Automated adjudication could also lead to exclusion of worker voice by either lack of representation or the lack of information. Unilateral control of the technology deployed to streamline disputes for example, could lead to information asymmetries, further deepening the power gaps between management and workers. This risks a loss of democratic control over the dispute resolution process, in a context where the system already favours employer, leaving workers vulnerable to an ‘algorithmic black box’.

Steering the future of AI-driven work in the right direction

Our next step is to evaluate the predictive value of specific scenarios chalked out by the workshop participants. The progress so far has raised critical questions for stakeholders to consider in the next 10 years. For example, how is the AI being deployed for HR assessments designed and how can we make the participation of ‘human in the loop’ more meaningful?
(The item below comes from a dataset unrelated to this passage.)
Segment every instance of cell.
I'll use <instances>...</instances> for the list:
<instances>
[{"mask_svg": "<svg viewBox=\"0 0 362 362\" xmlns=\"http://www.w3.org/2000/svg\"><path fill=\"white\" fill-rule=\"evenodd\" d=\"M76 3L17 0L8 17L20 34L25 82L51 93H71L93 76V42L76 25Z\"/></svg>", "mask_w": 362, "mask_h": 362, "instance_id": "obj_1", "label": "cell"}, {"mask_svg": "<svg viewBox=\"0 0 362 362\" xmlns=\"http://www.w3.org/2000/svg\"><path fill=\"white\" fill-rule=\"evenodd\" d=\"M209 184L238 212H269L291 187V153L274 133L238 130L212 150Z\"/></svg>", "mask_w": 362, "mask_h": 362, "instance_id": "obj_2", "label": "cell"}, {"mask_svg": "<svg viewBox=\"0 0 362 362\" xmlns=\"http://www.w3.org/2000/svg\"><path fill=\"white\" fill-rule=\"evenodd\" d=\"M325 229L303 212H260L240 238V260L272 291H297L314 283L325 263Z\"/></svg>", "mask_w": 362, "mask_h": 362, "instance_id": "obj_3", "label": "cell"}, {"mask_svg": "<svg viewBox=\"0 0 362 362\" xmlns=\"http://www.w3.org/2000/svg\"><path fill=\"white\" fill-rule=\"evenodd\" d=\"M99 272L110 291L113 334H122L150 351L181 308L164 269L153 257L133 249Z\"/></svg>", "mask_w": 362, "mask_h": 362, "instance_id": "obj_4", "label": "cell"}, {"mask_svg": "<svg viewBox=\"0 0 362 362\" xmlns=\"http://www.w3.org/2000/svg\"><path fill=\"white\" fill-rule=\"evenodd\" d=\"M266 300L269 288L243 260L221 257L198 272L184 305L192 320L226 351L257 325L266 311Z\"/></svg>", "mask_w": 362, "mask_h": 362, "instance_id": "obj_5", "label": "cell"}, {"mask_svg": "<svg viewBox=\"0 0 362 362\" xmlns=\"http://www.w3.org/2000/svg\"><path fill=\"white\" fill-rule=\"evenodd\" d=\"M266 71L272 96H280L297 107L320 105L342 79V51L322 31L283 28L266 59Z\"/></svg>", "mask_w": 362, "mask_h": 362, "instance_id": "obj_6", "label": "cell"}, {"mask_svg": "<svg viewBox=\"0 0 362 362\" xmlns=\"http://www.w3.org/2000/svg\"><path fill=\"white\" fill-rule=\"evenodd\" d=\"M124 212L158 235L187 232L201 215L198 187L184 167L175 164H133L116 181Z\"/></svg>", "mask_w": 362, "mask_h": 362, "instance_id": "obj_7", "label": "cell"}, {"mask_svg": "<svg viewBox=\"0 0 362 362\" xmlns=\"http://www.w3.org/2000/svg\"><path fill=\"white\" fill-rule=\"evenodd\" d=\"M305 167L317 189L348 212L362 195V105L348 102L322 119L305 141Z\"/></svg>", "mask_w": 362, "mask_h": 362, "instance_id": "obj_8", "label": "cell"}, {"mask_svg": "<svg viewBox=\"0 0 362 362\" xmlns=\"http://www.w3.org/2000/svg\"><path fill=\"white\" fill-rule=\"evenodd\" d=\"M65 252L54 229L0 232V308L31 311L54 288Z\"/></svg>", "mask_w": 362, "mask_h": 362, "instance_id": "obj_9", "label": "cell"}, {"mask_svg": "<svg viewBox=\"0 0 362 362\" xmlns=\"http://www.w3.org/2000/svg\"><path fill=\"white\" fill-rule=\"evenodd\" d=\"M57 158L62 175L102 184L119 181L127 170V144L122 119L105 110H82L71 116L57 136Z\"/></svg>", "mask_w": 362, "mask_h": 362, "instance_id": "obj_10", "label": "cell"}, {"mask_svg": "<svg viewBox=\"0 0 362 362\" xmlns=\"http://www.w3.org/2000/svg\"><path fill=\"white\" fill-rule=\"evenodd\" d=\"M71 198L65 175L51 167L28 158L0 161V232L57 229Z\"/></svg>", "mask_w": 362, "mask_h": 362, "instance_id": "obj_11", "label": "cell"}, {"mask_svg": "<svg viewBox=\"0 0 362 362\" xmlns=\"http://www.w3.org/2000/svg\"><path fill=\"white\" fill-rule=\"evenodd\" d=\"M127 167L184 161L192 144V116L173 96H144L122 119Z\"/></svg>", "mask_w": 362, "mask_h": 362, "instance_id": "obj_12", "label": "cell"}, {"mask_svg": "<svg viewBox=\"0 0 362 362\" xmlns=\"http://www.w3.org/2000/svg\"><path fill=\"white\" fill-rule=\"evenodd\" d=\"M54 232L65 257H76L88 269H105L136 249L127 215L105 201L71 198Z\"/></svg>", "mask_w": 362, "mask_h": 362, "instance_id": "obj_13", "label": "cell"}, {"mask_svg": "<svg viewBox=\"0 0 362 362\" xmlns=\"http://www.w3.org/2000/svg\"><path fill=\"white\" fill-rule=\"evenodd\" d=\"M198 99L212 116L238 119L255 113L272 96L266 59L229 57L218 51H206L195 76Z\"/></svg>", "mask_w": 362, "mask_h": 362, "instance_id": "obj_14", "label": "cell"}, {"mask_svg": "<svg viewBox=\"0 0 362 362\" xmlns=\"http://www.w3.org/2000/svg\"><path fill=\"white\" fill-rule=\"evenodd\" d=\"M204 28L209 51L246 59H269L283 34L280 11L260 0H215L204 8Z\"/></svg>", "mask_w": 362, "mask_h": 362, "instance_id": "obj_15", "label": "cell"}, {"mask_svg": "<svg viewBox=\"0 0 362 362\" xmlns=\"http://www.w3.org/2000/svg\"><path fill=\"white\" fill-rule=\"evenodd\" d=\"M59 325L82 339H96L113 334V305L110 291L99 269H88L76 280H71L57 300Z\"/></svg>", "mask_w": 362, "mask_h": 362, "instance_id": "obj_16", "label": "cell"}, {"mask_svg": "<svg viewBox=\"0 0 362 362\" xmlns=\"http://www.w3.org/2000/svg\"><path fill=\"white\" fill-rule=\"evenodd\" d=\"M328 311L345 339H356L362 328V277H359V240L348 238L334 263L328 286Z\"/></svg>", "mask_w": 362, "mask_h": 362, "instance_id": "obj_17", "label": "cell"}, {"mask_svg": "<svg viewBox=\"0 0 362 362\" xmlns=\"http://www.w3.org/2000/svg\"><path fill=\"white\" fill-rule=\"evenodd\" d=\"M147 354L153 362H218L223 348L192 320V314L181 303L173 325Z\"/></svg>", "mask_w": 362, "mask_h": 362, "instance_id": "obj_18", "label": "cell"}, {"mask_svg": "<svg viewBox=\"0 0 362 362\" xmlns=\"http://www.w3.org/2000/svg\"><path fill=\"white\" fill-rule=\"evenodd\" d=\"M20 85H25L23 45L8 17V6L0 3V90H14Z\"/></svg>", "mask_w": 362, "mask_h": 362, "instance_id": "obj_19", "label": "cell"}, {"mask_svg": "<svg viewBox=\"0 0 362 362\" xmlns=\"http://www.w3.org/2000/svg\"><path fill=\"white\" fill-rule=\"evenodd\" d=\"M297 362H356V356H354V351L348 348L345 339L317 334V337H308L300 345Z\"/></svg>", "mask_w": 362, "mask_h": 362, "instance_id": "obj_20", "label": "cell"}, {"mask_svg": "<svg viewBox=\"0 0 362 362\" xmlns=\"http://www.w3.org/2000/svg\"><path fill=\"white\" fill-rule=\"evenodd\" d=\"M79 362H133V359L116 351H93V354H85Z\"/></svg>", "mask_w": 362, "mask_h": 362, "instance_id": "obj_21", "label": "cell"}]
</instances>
What regulatory frameworks should we be thinking about for a future that defines ‘work’ by workspaces (i.e. by relationships) rather than by physical walls of workplaces? And finally, how can we ensure democratic, transparent, and mutually respectful dispute resolution processes that go beyond paying lip-service to the protection of worker rights?

In the longer term, it is important to think about how AI will shift power in the workplace and whether these interventions are helping dismantle or reinforce existing power structures of oppression and marginalisation. Our ongoing UKRI-funded study will provide concrete considerations for tackling some of these short-term and longer-term questions with the hope to steer the future of AI-driven work in the right direction.